TEXTO EXTRAÍDO:
%%
Valdez hace una historia de la organización del trabajo en función de lo que él llama “las modificaciones del sistema de calidad”, y dice que hay varias “generaciones” que se han venido desarrollando para plantear esta “re-evolución empresarial”, esta “re-evolución” de la organización de los negocios, de la forma de acumular.
Lo plantea de esta manera: hubo un primer momento de todo este proceso en el que a los empresarios (a los capitalistas y sus agentes) les empezó a preocupar la calidad de la producción, la calidad de los productos y montaron las oficinas de control de calidad. Allí controlaban la calidad del producto. Una completa instalación de trabajadores en la fábrica, cuyo papel era mirar el producto final se puso en marcha. Miraban y decidían, por ejemplo: “a esta camisa le falta un botón, ésta tiene el cierre mal puesto, ésta no tiene…” Así, sacaban los productos defectuosos de circulación, para reciclarlos o darlos a bajos precios en mercados “secundarios”. Cuando la producción se hizo masiva, obviamente, no alcanzaban estos departamentos a controlar toda la producción, pero hacían un control sobre un porcentaje aleatorio en una muestra estadísticamente representativa del total de la producción. El asunto problemático —dice Valdez— no radica sólo en que se filtraban productos de mala calidad, sino en que se aceptaba como un preconcepto que la mala calidad existía y había que aceptarla. Se invirtió, entonces, el proceso y se montó una segunda generación, un segundo “paradigma” del control de la calidad: se empezó a controlar el proceso mismo y no el producto. Control del proceso; fue ésta, la segunda etapa.
%%
INFORMACIÓN PROPORCIONADA:
%%
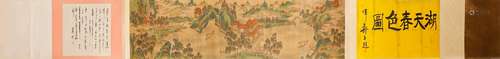 qing dynasty painting on paper - Li Shichu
%%
PREGUNTAS:
1. Copia el fragmento del texto sobre el control de calidad desde "Valdez hace una" hasta "forma de acumular." y sustituye "empresarial" por "industrial".
2. Según el texto sobre el control de calidad, ¿qué control hacían estos departamentos cuando la producción se hizo masiva?
3. Indica si cada afirmación coincide con el texto sobre el control de calidad y cita las palabras que lo deciden: (a) Los productos defectuosos se destruían siempre. (b) En la segunda generación se controlaba el proceso y no el producto. (c) Las oficinas de control de calidad se montaron cuando a los empresarios les empezó a preocupar la calidad.
El listado no guarda relación con el texto sobre el control de calidad.

RESULTADOS EN ORDEN:
1.
Valdez hace una historia de la organización del trabajo en función de lo que él llama “las modificaciones del sistema de calidad”, y dice que hay varias “generaciones” que se han venido desarrollando para plantear esta “re-evolución industrial”, esta “re-evolución” de la organización de los negocios, de la forma de acumular.

2. Controlaban un porcentaje aleatorio en una muestra estadísticamente representativa del total de la producción.

3.
(a) No: "sacaban los productos defectuosos de circulación, para reciclarlos o darlos a bajos precios en mercados “secundarios”".
(b) Sí: "se empezó a controlar el proceso mismo y no el producto".
(c) Sí: "les empezó a preocupar la calidad de la producción, la calidad de los productos y montaron las oficinas de control de calidad".